Mumi-mumi dari sepanjang
sungai Nil mengungkapkan teknik irigasi tua yang
menyebabkan wabah schistosomiasis, sebuah penyakit
parasit air yang menginfeksi sekitar 200 juta orang di
masa sekarang.
Sebuah analisis mumi-mumi yang diketemukan di
Nubia, sebuah bekas kerajaan yang berada di Sudan
sekarang, memberi detail pertama kali tentang
prevalensi penyakit pada populasi masyarakat kuno, dan
bagaimana perubahan yang dilakukan manusia pada
lingkungan masa itu menyebabkan penyebarannya.
American Journal of Physical Anthropology
menerbitkan studi ini, dipimpin mahasiswa pasca sarjana
Emory, AmberCampbell Hibbs, yang baru saja menerima
gelar PhD dalam antropologi. Sekitar 25 persen mumi
dalam studi ini berusia 1500 tahun dan ditemukan
memiliki Schistosoma mansoni, spesies schistosomiasis
yang berasosiasi dengan teknik irigasi yang lebih
modern.
“Seringkali dalam kasus populasi prasejarah, kita
cenderung beranggapan kalau mereka bersahabat
dengan lingkungan, dan mendapat berkahnya,” kata
Campbell Hibbs. “Studi kami menunjukkan kalau sama
saja seperti orang masa kini, penduduk kuno ini mampu
mengubah lingkungannya sedemikian hingga
mempengaruhi kesehatan mereka sendiri.”
Studi ini ditulis oleh antropolog Emory George
Armelagos; William Secor, epidemiologis dari Pusat
Pengendalian dan Pencegahan Penyakit; dan Dennis Van
Gerven, antropolog dari Universitas Colorado di Boulder.

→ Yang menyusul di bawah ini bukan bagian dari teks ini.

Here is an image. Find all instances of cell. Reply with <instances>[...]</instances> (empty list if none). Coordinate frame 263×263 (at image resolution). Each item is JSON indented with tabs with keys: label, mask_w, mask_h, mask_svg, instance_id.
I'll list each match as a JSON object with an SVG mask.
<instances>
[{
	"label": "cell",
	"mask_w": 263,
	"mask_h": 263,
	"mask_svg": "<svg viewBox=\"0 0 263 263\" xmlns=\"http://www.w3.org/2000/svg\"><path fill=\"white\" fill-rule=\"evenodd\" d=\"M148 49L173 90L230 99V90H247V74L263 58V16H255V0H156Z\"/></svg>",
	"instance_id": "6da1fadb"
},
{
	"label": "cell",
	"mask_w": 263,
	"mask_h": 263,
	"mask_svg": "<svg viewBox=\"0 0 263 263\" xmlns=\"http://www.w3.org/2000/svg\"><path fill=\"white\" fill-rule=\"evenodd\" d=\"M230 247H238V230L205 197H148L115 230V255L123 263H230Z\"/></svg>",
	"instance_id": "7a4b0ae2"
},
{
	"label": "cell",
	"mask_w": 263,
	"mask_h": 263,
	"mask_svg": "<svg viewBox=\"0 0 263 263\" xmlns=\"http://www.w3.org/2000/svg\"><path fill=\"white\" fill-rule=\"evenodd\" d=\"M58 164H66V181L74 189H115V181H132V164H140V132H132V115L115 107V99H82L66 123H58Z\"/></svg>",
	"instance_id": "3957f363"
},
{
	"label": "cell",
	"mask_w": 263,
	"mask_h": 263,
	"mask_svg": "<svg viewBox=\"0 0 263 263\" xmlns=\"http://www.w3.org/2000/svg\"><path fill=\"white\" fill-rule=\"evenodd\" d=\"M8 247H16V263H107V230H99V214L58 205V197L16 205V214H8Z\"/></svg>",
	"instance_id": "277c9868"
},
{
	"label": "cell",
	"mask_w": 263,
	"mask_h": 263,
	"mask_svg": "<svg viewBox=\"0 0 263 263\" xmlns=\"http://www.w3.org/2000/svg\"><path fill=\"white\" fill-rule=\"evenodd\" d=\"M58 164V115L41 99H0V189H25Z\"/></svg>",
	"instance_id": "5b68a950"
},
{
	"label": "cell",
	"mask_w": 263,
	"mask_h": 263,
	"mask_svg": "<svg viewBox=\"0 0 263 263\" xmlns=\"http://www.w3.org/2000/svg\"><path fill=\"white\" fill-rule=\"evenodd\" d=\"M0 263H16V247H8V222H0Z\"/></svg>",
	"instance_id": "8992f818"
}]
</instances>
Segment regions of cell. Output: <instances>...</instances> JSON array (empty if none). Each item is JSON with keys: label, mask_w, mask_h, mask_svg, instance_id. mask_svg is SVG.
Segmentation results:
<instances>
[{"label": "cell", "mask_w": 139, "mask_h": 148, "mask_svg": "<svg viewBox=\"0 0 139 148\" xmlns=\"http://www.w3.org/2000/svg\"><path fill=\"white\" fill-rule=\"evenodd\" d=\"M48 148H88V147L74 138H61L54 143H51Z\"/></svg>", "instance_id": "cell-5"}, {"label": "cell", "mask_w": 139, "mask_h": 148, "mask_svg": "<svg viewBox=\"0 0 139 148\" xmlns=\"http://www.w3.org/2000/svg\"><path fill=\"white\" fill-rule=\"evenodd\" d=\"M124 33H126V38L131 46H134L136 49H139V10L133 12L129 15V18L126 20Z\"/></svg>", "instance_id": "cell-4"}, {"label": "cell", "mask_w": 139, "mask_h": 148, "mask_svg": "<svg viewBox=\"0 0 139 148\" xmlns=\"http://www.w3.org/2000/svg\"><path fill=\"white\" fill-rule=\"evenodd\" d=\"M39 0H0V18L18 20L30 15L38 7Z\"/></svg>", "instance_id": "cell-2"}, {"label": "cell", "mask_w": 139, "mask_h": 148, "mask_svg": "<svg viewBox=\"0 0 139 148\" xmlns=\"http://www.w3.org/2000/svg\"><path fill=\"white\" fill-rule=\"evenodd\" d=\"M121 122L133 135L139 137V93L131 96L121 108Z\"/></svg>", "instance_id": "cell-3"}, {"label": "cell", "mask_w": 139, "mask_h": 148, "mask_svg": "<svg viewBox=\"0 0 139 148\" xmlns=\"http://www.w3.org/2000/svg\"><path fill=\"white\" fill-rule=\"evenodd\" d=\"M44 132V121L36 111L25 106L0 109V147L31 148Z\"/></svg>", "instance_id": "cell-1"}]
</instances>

“Kami berharap kalau pemahaman mengenai dampak
schistosomiasis di masa lalu dapat membantu
menemukan jalan mengendalikan apa yang menjadi
penyakit parasit paling luas di dunia sekarang, “ kata
Campbell Hibbs.
Schistosomiasis disebabkan cacing parasit yang hidup
dalam siput air tawar tipe tertentu. Parasit ini dapat
muncul dari siput untuk mencemari air tawar, dan
kemudian menginfeksi manusia yang kulitnya
bersentuhan dengan air.
Infeksi dapat menyebabkan anemia dan penyakit kronis
yang merusak pertumbuhan dan perkembangan kognitif,
merusak organ, dan meningkatkan resiko penyakit lain.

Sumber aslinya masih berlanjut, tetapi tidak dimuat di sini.